Directions for this task:
Return, word for word, only the lines from the one containing "phylum: Chordata" through the last line of the entries.
═══
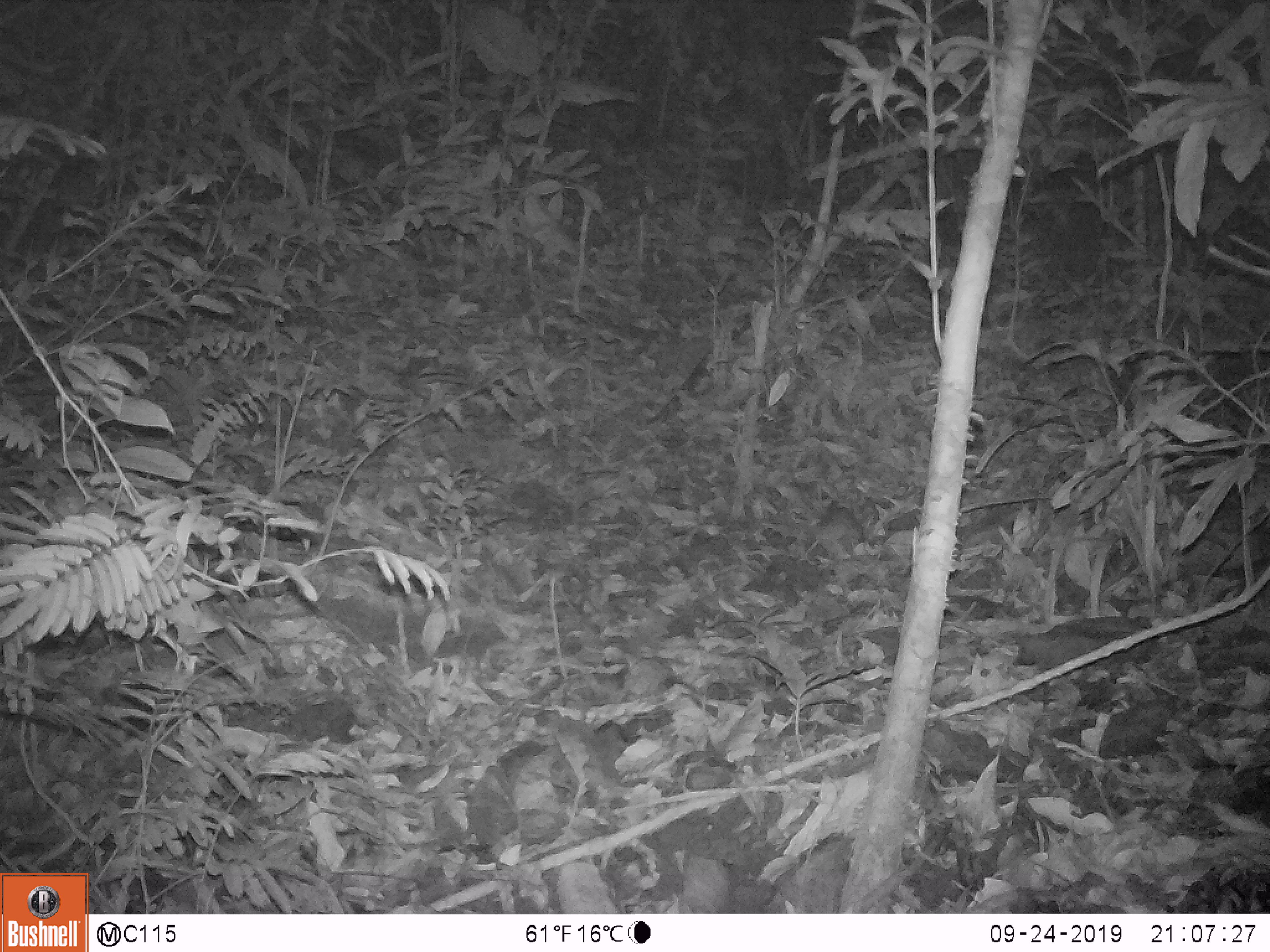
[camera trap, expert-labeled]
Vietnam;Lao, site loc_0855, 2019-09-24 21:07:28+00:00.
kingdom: Animalia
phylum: Chordata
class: Mammalia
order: Rodentia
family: Muridae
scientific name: Muridae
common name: old-world mice and rats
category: unidentified murid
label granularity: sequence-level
═══
Reply:
phylum: Chordata
class: Mammalia
order: Rodentia
family: Muridae
scientific name: Muridae
common name: old-world mice and rats
category: unidentified murid
label granularity: sequence-level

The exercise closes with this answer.